# [PASSAGE TO READ]
If you followed pops recipe making the seasoning, then used 1/2 oz. / 14 grams per pound, the salt content would be about 2.2%.....  that's pretty mild compared to some recipes for salt...  1/2 oz. is just under 1 Tbs. from the chart I see....   but then it depends on which salt you used also....  some are twice as dense as others...


----------



## worktogthr (Mar 12, 2015)

For this recipe did you use kosher salt or table salt?  Thanks!!!


----------



## beefy bill (Mar 13, 2015)

Been looking for this recipe! Thanks!


----------



## unclesmokie (Oct 26, 2015)

OK, got the recipes and amounts of different spices and I'm sure there are many ideas on the % of pork to the venison.  I have

heard anywhere from 25 to 60% pork...my plan is 1/3 pork to venison.  I use 10% pork ends to all my burger and that works great for me.

unclesmokie


----------



## driedstick (Oct 26, 2015)

I will have to give this a shot. Thanks Pops!!

DS


----------



## roller (Nov 22, 2015)

Ive been making it from the start and its still the best breakfast sausage Ive ever had..Making some tonight..


----------



## DanMcG (Nov 22, 2015)

What size grinder plate does everyone prefer to use for sausage patties?


----------



## stovebolt (Nov 22, 2015)

I grind it once through the fine plate on my Kitchener. I like to add a touch more sage and a touch of red pepper flakes.

  Thanks for the recipe Pops.

Chuck


----------



## kawboy (Nov 22, 2015)

unclesmokie said:


> OK, got the recipes and amounts of different spices and I'm sure there are many ideas on the % of pork to the venison.  I have
> 
> heard anywhere from 25 to 60% pork...my plan is 1/3 pork to venison.  I use 10% pork ends to all my burger and that works great for me.
> 
> unclesmokie


I'm curious about this as well. I use 20 percent pork in my summer sausage, would that be too little in breakfast sausage?


----------



## dirtsailor2003 (Nov 22, 2015)

DanMcG said:


> What size grinder plate does everyone prefer to use for sausage patties?



We like ours a bit courser so we run ours through the course plate. Just our preference.


----------



## unclesmokie (Nov 22, 2015)

OK, I made 3 batches of venison sausage adding to pop's recipe...I used 1/3 bacon ends and bits to 2/3 venison, this gave me enough fat so the patties were not too dry and could fry a couple eggs in the grease in a non stick pan.

I cut the salt to 2/3, added a littles more course pepper, increased the sage to 2/3 cup and added a teaspoon white pepper, tablespoon rosemary and finally a teaspoon of smoked paprika.

# [PROVIDED INFORMATION]
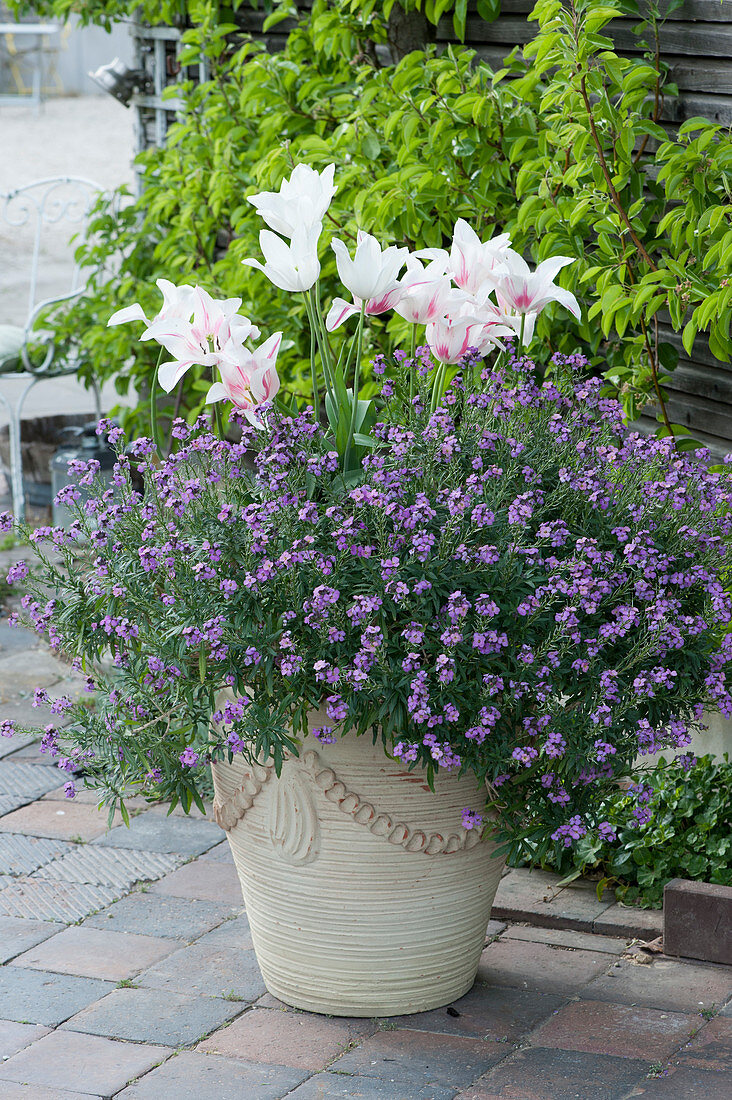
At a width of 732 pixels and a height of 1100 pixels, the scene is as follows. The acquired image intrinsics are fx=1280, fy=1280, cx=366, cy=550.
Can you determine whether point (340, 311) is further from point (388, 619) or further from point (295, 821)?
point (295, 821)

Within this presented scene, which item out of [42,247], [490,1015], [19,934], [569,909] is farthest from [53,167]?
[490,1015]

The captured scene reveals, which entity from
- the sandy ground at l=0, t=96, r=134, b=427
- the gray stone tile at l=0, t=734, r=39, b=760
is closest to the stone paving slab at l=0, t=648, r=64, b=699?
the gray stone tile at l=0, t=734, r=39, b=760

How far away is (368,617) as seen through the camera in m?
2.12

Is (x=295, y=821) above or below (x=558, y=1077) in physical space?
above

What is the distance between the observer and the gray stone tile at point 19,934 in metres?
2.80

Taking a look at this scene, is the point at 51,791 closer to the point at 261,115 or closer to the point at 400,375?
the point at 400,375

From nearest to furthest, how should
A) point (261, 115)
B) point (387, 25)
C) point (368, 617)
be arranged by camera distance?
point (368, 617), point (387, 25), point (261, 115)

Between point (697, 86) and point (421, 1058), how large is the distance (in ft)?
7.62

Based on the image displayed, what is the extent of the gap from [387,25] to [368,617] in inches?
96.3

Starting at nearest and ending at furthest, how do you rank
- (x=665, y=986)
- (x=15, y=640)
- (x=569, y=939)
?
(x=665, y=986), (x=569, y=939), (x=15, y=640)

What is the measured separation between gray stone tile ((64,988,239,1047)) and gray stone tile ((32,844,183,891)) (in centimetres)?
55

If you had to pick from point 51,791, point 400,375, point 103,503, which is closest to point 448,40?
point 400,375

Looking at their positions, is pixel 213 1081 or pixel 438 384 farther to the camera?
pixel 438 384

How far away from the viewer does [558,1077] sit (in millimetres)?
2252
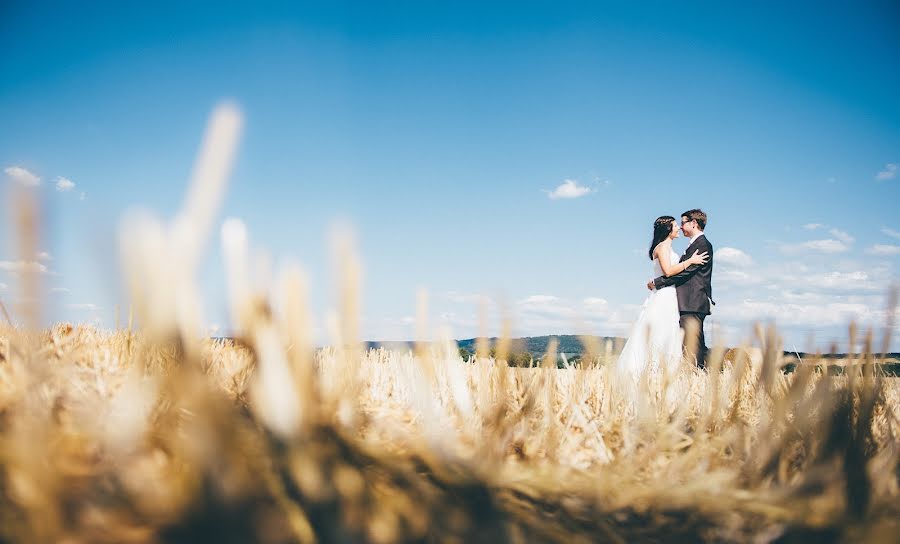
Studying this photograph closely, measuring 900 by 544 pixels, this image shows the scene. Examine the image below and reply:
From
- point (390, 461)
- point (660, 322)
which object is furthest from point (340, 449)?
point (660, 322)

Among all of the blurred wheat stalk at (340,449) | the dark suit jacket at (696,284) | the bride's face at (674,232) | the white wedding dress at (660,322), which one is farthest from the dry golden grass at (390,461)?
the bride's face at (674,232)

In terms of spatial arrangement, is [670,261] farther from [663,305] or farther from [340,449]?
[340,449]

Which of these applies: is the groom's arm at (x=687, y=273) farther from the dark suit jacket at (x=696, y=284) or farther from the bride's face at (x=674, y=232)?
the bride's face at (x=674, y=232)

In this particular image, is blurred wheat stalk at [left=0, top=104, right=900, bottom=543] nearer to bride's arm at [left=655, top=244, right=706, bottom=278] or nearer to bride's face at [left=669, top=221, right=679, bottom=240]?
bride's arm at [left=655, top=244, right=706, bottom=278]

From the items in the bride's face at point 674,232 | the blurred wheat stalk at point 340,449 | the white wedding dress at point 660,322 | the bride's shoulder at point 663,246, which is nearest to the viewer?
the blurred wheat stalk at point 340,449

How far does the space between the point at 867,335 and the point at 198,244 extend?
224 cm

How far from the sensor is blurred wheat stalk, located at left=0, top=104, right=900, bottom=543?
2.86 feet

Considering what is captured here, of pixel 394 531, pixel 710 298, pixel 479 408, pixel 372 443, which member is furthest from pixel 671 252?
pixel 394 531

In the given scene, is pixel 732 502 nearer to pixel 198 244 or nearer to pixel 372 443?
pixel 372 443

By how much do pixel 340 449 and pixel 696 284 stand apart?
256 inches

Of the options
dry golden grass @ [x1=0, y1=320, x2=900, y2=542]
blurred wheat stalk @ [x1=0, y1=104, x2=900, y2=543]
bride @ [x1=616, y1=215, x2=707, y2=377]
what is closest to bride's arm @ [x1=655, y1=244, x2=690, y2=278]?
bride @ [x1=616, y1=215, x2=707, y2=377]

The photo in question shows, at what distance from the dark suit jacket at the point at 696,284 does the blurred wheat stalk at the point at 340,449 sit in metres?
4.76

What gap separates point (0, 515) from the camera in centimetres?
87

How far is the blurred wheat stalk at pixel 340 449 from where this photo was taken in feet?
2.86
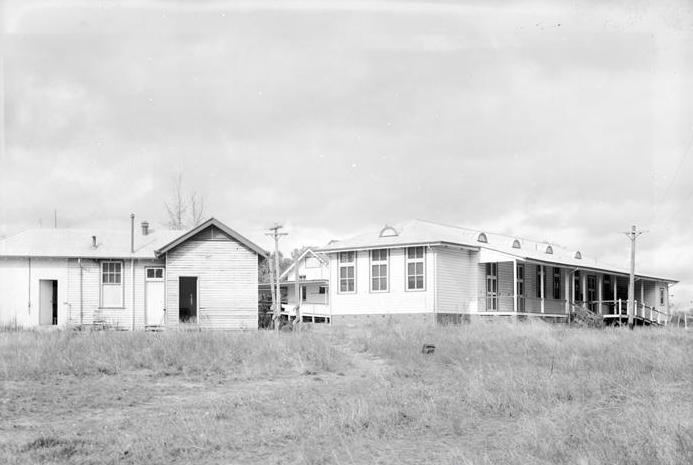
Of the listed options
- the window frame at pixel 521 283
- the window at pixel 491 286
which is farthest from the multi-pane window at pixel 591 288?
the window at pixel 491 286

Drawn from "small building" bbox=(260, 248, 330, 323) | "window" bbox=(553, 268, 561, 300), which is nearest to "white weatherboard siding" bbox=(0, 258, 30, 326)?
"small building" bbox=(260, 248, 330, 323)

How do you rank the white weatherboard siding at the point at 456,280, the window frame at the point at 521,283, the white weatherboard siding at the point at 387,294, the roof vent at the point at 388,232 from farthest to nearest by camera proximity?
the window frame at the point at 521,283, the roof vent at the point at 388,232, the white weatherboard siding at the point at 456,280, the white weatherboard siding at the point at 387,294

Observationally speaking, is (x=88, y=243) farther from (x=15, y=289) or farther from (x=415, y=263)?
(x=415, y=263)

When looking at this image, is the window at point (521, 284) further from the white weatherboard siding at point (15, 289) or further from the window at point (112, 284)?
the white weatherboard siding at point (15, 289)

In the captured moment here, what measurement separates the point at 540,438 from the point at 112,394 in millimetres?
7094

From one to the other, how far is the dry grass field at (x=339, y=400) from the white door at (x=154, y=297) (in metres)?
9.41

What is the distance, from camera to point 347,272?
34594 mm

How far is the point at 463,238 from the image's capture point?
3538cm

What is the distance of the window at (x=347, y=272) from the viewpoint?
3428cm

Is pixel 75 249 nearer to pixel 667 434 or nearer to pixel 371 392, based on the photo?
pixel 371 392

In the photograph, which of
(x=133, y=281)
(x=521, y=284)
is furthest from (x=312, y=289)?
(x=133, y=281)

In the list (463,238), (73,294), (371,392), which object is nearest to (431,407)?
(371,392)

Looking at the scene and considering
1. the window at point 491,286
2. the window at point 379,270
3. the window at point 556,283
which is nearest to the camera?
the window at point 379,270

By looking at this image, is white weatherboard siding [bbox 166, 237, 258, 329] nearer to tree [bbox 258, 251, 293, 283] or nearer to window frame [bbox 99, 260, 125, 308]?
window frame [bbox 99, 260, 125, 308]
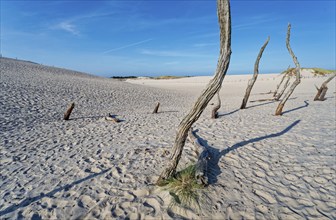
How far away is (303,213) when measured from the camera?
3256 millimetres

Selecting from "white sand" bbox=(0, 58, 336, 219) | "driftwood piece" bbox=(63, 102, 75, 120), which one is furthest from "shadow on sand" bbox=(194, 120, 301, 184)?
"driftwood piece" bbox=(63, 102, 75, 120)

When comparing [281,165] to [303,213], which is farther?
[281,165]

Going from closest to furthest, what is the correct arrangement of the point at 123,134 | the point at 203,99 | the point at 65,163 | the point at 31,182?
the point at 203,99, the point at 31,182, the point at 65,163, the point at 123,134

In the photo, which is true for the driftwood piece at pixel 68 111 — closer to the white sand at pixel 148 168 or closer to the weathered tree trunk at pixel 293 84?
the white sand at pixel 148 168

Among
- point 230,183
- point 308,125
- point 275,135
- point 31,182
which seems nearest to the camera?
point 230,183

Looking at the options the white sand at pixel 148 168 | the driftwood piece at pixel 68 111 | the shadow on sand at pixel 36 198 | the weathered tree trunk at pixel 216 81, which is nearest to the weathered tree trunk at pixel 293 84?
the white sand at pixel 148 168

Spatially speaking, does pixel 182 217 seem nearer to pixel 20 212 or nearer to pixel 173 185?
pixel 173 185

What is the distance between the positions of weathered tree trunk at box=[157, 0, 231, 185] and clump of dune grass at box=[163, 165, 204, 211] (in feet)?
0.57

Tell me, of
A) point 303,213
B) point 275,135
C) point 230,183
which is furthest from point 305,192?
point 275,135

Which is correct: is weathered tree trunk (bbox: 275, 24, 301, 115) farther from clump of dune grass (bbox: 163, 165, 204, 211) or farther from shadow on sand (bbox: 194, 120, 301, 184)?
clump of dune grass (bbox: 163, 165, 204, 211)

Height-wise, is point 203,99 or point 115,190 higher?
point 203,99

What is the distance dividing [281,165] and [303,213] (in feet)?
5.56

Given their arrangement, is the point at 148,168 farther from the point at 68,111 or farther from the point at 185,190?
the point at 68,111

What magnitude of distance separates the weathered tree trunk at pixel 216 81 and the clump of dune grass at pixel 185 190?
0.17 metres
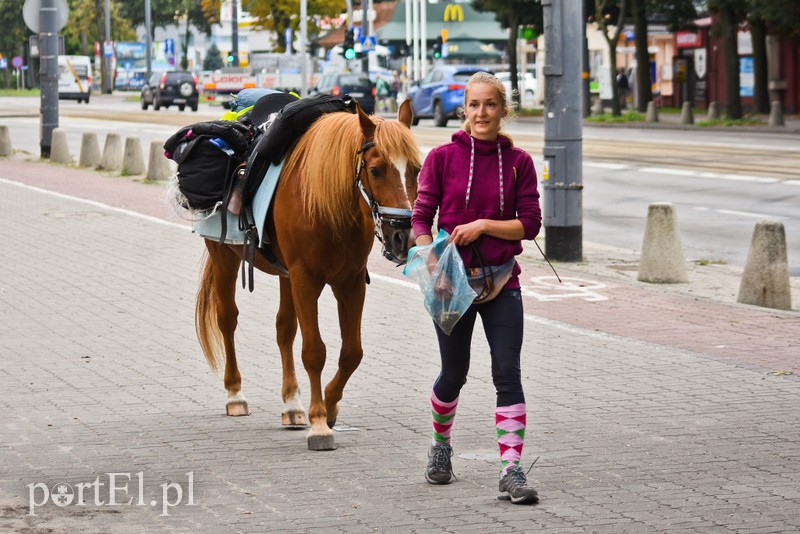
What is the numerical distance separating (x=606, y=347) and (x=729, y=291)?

# [STATED PROBLEM 1]
In the venison sausage thread, what ratio of bacon ends to venison did unclesmokie use in his three batches?
# [STATED PROBLEM 2]
Carry the venison sausage thread on from its last sentence.

# [EXERCISE OUTPUT 1]
He used 1/3 bacon ends and bits to 2/3 venison.

# [EXERCISE OUTPUT 2]
I also smoked a log with maple that can be nuked as a quickie treat.

unclesmokie


----------



## kawboy (Dec 10, 2015)

Just made a small batch using bacon for the fat. Pretty dang good! Next batch I may add some heat, but not necessarily needed. Thanks for the recipe.


----------



## ddavis (Dec 25, 2015)

Made some for Chirstmas presents for the family. My mother loved it, said it was better than anything you could buy and my step dad, who grew up on a farm, told me he hadn't had sausage that good since he was a child. Thanks Pops

Darrell


----------



## jborque (Jan 12, 2016)

Thanks Pops,

I'm going to try it this weekend.

Jerry


----------



## lamar (Jan 12, 2016)

My family has been using almost the same recipe as long as I can remember  (that's a long time).  Only difference is we like just a bit more sage.

Anyone that don't like Pop's sausage recipe don't know what sausage is supposed to taste like.  

Lamar


----------



## wrwoelfel (Jan 18, 2016)

Just got done making 14 lbs. of Pop's sausage. 7 lbs. of regular and 7 lbs. of spicy. For the spicy, I added 1/4 tsp. of my dads dried ground up mixture of peppers. The boys loved it and the wife was ok with it. She says it doesn't taste like JIMMY DEAN, I said, "it's not, it's Pop's recipe. She will never understand my madness. Got pork butts for 1.14/lb. can't beat that. Thanks Pops for the recipe.


----------



## loggie (Feb 28, 2016)

Pops will be making this thanks


----------



## redheelerdog (Sep 22, 2016)

I am going to make Pop's breakfast sausage this weekend with 14lbs of pork butt and 10lbs of elk.

Sometimes simple is just darn good!

Grinding, seasoning and packaging tomorrow.

Plan is to make 1/3 spicy with red pepper flakes, and 2/3 regular pops.













Pops-1.JPG



__ redheelerdog
__ Sep 22, 2016


----------



## crazymoon (Sep 23, 2016)

RHD, keep us posted on your sausage !


----------



## redheelerdog (Sep 23, 2016)

CrazyMoon said:


> RHD, keep us posted on your sausage !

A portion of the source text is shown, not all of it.